((

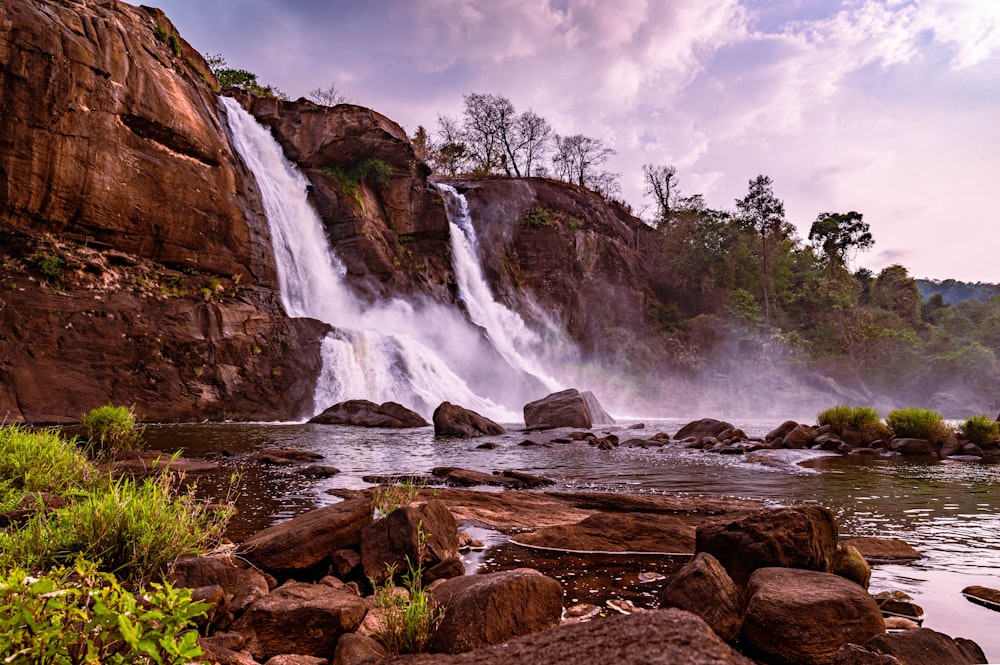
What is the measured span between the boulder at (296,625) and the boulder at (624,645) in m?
1.14

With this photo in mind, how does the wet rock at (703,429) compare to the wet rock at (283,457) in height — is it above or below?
above

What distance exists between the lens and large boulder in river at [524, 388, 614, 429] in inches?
848

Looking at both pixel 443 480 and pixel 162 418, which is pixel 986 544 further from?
pixel 162 418

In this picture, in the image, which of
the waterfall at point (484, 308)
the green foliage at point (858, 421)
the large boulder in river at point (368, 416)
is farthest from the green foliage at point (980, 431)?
the waterfall at point (484, 308)

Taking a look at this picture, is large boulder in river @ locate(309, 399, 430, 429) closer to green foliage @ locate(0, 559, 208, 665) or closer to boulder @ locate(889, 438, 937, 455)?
boulder @ locate(889, 438, 937, 455)

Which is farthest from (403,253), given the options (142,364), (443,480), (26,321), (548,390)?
(443,480)

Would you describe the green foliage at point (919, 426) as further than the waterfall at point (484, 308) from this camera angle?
No

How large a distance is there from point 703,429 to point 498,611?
16.5 metres

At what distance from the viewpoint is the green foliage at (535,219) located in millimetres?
45750

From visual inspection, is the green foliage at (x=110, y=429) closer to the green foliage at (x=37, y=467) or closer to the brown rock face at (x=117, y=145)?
the green foliage at (x=37, y=467)

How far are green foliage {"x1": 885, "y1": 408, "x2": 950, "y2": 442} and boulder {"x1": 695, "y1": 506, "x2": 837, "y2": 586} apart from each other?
45.9 feet

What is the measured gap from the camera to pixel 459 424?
18688 mm

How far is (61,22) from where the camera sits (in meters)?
21.0

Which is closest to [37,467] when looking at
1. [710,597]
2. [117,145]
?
[710,597]
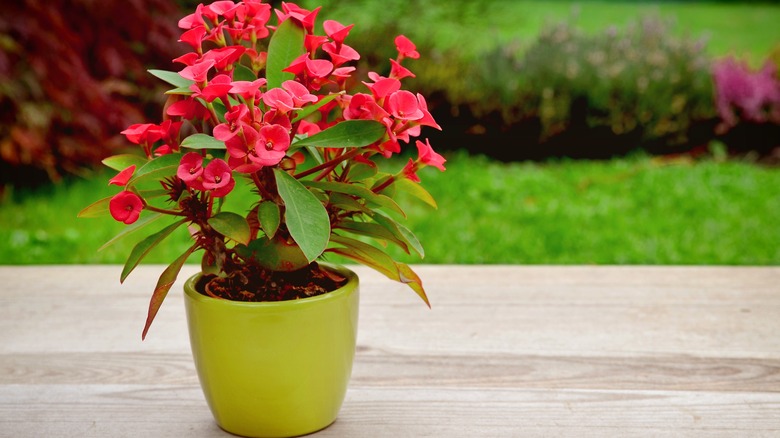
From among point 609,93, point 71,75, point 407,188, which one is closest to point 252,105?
point 407,188

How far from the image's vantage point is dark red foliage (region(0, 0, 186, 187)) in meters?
2.82

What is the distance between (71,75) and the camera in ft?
9.50

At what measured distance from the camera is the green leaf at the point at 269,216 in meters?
0.78

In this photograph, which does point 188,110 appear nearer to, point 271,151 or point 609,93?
point 271,151

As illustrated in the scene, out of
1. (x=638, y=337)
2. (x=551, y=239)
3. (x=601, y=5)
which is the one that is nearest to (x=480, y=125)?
(x=551, y=239)

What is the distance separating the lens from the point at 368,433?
87 cm

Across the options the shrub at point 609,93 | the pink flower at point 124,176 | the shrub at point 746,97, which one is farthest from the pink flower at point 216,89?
the shrub at point 746,97

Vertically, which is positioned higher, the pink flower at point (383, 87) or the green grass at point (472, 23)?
the pink flower at point (383, 87)

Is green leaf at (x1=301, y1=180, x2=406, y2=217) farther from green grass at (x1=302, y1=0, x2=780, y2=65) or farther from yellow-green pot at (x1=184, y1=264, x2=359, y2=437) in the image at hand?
green grass at (x1=302, y1=0, x2=780, y2=65)

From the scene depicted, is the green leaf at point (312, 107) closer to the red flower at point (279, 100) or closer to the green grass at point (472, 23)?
the red flower at point (279, 100)

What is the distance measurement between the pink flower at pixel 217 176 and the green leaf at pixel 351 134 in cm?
9

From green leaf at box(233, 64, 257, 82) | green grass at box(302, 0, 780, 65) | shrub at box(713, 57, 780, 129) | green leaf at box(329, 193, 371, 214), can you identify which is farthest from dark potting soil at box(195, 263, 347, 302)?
green grass at box(302, 0, 780, 65)

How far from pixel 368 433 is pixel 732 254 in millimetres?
1952

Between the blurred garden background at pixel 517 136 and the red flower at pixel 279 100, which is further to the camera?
the blurred garden background at pixel 517 136
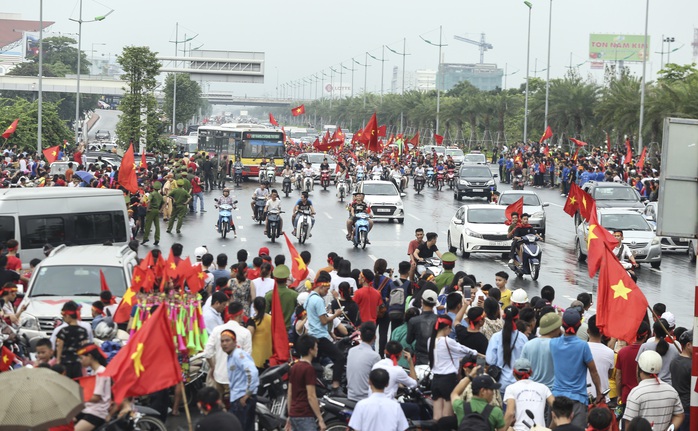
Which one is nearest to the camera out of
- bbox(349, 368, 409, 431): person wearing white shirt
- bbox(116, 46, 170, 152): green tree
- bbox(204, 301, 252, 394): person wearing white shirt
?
bbox(349, 368, 409, 431): person wearing white shirt

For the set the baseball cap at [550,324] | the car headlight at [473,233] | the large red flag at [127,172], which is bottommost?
the car headlight at [473,233]

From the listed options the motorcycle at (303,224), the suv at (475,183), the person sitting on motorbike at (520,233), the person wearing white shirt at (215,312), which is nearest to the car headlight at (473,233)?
the person sitting on motorbike at (520,233)

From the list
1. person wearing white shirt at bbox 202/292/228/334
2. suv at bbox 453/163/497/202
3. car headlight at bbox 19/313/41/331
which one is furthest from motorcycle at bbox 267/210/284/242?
person wearing white shirt at bbox 202/292/228/334

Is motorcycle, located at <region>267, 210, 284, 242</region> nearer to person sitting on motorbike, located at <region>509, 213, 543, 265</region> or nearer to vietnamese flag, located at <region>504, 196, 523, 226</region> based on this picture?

))

* **TO DO**
Rewrite the entries above as a numbered list, one line of text per item, with the blank lines dropped and the pictures left out.

* **WRITTEN RESPONSE**
1. What is the measured span between the boulder at (296,625) and the boulder at (624,645) in m?
2. 1.14
3. With this photo in mind, how does the wet rock at (703,429) compare to the wet rock at (283,457) in height — is it above or below?
4. above
5. What distance exists between the lens and large boulder in river at [524, 388, 614, 429] in inches?
6. 848
7. Looking at both pixel 443 480 and pixel 162 418, which is pixel 986 544 further from?
8. pixel 162 418
9. In this picture, in the image, which of
10. the waterfall at point (484, 308)
11. the green foliage at point (858, 421)
12. the large boulder in river at point (368, 416)
13. is farthest from the green foliage at point (980, 431)?
14. the waterfall at point (484, 308)
15. Taking a look at this picture, is large boulder in river @ locate(309, 399, 430, 429) closer to green foliage @ locate(0, 559, 208, 665) or closer to boulder @ locate(889, 438, 937, 455)?
16. boulder @ locate(889, 438, 937, 455)
17. Which is farthest from (403,253), given the options (142,364), (443,480), (26,321), (548,390)?
18. (443,480)
19. Would you describe the green foliage at point (919, 426) as further than the waterfall at point (484, 308) from this camera angle?
20. No
21. How large a distance is there from point 703,429 to point 498,611?
22. 16.5 metres
23. At what distance from the viewpoint is the green foliage at (535,219) located in millimetres?
24. 45750
25. From visual inspection, is the green foliage at (x=110, y=429) closer to the green foliage at (x=37, y=467) or closer to the brown rock face at (x=117, y=145)?
26. the green foliage at (x=37, y=467)
27. How far are green foliage {"x1": 885, "y1": 408, "x2": 950, "y2": 442} and boulder {"x1": 695, "y1": 506, "x2": 837, "y2": 586} apart from each other?
28. 45.9 feet
29. What is the measured gap from the camera to pixel 459 424?
30. 18688 mm
31. How far is (61,22) from where the camera sits (in meters)?
32. 21.0
33. Which is closest to [37,467] when looking at
34. 1. [710,597]
35. 2. [117,145]
36. ?
37. [710,597]
38. From among point 609,93, point 71,75, point 407,188, which one is closest to point 252,105?
39. point 407,188
40. How far from the image's vantage point is dark red foliage (region(0, 0, 186, 187)) in meters?
41. 2.82
42. What is the distance between (71,75) and the camera in ft?
43. 9.50
44. At what measured distance from the camera is the green leaf at the point at 269,216 in meters?
45. 0.78
46. In this photograph, which does point 188,110 appear nearer to, point 271,151 or point 609,93?
47. point 271,151
48. As illustrated in the scene, out of
49. 1. (x=638, y=337)
50. 2. (x=551, y=239)
51. 3. (x=601, y=5)
52. which is the one that is nearest to (x=480, y=125)?
53. (x=551, y=239)
54. What is the distance separating the lens from the point at 368,433?
55. 87 cm
56. Across the options the shrub at point 609,93 | the pink flower at point 124,176 | the shrub at point 746,97, which one is farthest from the pink flower at point 216,89?
57. the shrub at point 746,97
58. Vertically, which is positioned higher, the pink flower at point (383, 87) or the green grass at point (472, 23)?
59. the pink flower at point (383, 87)
60. Is green leaf at (x1=301, y1=180, x2=406, y2=217) farther from green grass at (x1=302, y1=0, x2=780, y2=65) or farther from yellow-green pot at (x1=184, y1=264, x2=359, y2=437) in the image at hand?
61. green grass at (x1=302, y1=0, x2=780, y2=65)
62. From the scene depicted, is the green leaf at point (312, 107) closer to the red flower at point (279, 100) or closer to the green grass at point (472, 23)?
63. the red flower at point (279, 100)
64. What is the distance measurement between the pink flower at pixel 217 176 and the green leaf at pixel 351 134 in cm?
65. 9
66. From green leaf at box(233, 64, 257, 82) | green grass at box(302, 0, 780, 65) | shrub at box(713, 57, 780, 129) | green leaf at box(329, 193, 371, 214), can you identify which is farthest from dark potting soil at box(195, 263, 347, 302)?
67. green grass at box(302, 0, 780, 65)
68. How far from pixel 368 433 is pixel 732 254 in millimetres?
69. 1952
70. Between the blurred garden background at pixel 517 136 and the red flower at pixel 279 100, which is further to the camera?
71. the blurred garden background at pixel 517 136
72. Which one is nearest to the camera out of
73. - bbox(349, 368, 409, 431): person wearing white shirt
74. - bbox(116, 46, 170, 152): green tree
75. - bbox(204, 301, 252, 394): person wearing white shirt
76. ?
77. bbox(349, 368, 409, 431): person wearing white shirt
78. For the set the baseball cap at [550,324] | the car headlight at [473,233] | the large red flag at [127,172], which is bottommost?
79. the car headlight at [473,233]
80. From the listed options the motorcycle at (303,224), the suv at (475,183), the person sitting on motorbike at (520,233), the person wearing white shirt at (215,312), which is nearest to the car headlight at (473,233)?
81. the person sitting on motorbike at (520,233)
82. From the list
83. 1. person wearing white shirt at bbox 202/292/228/334
84. 2. suv at bbox 453/163/497/202
85. 3. car headlight at bbox 19/313/41/331
86. which one is furthest from motorcycle at bbox 267/210/284/242?
87. person wearing white shirt at bbox 202/292/228/334
88. Is motorcycle, located at <region>267, 210, 284, 242</region> nearer to person sitting on motorbike, located at <region>509, 213, 543, 265</region> or nearer to vietnamese flag, located at <region>504, 196, 523, 226</region> based on this picture?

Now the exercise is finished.